А сейчас, естественно,
начались разборки. Снимать ли руководство пожарных? Снимать ли
руководство УВД? Нужно ли переводить службу «911» в муниципальное
подчинение? Кто виноват? Зачем сократили количество пожарных?
Спорят, что купить прежде: тенты или машины с длинной лестницей?
В самарских школах срочно провели противопожарное обучение и вот
уже с гордостью сообщают по ТВ, что школа эвакуировалась за 4
минуты. На главном, если не ошибаюсь, самарском ТВ каждый день
обижаются на Ельцина — почему поздно объявил траур, почему не
приехал в Самару; на Москву, на страну, на московских журналистов
— уж и не помню почему. Кто-то публично обижается на Бабкину и
Леонтьева за то, что они пели в дни после самарского пожара. Обижаются
на Сысуева — бывшего мэра, что не видели его на траурном митинге.

-*-

** ЗАДАНИЯ **
1. Выведите дословно весь текст о последствиях самарского пожара.
2. В листинге, начиная со строки с «How far is the water» и до конца листинга включительно, замените «camera» на «observer», ничего больше не меняя. Выведите только эти строки, без изображений.
Текст и листинг между собой никак не связаны.

** Изображения и вопросы к ним **

-*-

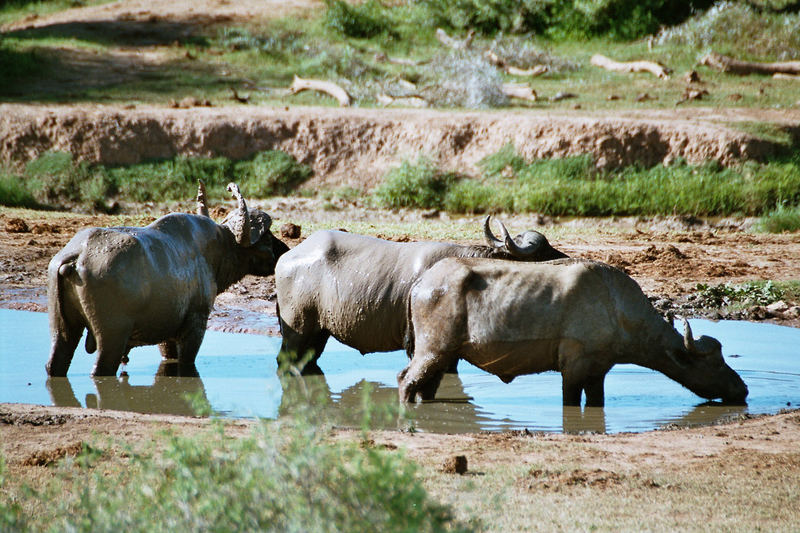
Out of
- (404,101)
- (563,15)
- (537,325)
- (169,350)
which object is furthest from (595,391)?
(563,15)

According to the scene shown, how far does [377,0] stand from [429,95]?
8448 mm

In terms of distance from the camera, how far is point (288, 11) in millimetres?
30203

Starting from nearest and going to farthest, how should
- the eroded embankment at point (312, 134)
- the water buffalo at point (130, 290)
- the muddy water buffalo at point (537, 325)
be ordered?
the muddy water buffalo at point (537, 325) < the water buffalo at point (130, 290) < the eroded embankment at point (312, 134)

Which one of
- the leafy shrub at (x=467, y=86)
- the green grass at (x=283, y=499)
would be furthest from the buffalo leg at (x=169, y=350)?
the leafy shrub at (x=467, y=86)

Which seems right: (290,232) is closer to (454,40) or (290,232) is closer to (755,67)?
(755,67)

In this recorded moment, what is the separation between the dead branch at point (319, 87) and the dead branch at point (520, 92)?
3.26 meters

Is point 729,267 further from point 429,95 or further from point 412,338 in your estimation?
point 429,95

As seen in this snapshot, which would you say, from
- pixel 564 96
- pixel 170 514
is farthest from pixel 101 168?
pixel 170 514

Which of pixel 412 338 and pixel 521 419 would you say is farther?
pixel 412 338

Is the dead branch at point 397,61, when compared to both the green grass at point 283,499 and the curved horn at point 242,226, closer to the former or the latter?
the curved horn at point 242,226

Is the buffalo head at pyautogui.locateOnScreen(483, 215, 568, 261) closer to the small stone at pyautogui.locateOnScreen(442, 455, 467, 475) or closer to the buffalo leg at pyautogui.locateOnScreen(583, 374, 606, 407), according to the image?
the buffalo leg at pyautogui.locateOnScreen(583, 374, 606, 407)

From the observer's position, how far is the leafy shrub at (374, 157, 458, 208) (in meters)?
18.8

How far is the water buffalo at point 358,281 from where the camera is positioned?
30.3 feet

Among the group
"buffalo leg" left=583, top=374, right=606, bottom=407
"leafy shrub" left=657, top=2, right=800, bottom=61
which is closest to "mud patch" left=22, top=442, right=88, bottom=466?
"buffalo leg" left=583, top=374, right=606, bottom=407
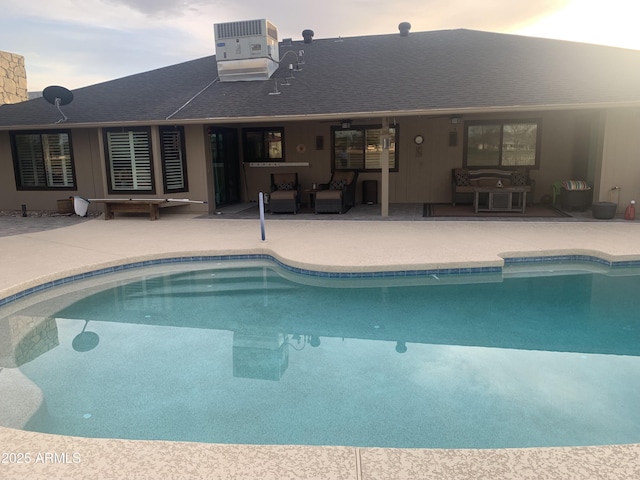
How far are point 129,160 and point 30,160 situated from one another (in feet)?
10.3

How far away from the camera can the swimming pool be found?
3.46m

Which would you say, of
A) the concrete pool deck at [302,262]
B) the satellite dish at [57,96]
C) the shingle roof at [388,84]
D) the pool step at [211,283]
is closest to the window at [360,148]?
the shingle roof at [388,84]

-*-

** РЕШЕНИЯ ЗАДАЧ **
1.
А сейчас, естественно,
начались разборки. Снимать ли руководство пожарных? Снимать ли
руководство УВД? Нужно ли переводить службу «911» в муниципальное
подчинение? Кто виноват? Зачем сократили количество пожарных?
Спорят, что купить прежде: тенты или машины с длинной лестницей?
В самарских школах срочно провели противопожарное обучение и вот
уже с гордостью сообщают по ТВ, что школа эвакуировалась за 4
минуты. На главном, если не ошибаюсь, самарском ТВ каждый день
обижаются на Ельцина — почему поздно объявил траур, почему не
приехал в Самару; на Москву, на страну, на московских журналистов
— уж и не помню почему. Кто-то публично обижается на Бабкину и
Леонтьева за то, что они пели в дни после самарского пожара. Обижаются
на Сысуева — бывшего мэра, что не видели его на траурном митинге.

2.
How far is the water buffalo at point 358,281 from where the observer is positioned?
30.3 feet

Among the group
"buffalo leg" left=583, top=374, right=606, bottom=407
"leafy shrub" left=657, top=2, right=800, bottom=61
which is closest to "mud patch" left=22, top=442, right=88, bottom=466?
"buffalo leg" left=583, top=374, right=606, bottom=407
How far are point 129,160 and point 30,160 situated from one another (in feet)?
10.3

How far away from the observer can the swimming pool be found?
3.46m

Which would you say, of
A) the concrete pool deck at [302,262]
B) the satellite dish at [57,96]
C) the shingle roof at [388,84]
D) the pool step at [211,283]
is closest to the window at [360,148]?
the shingle roof at [388,84]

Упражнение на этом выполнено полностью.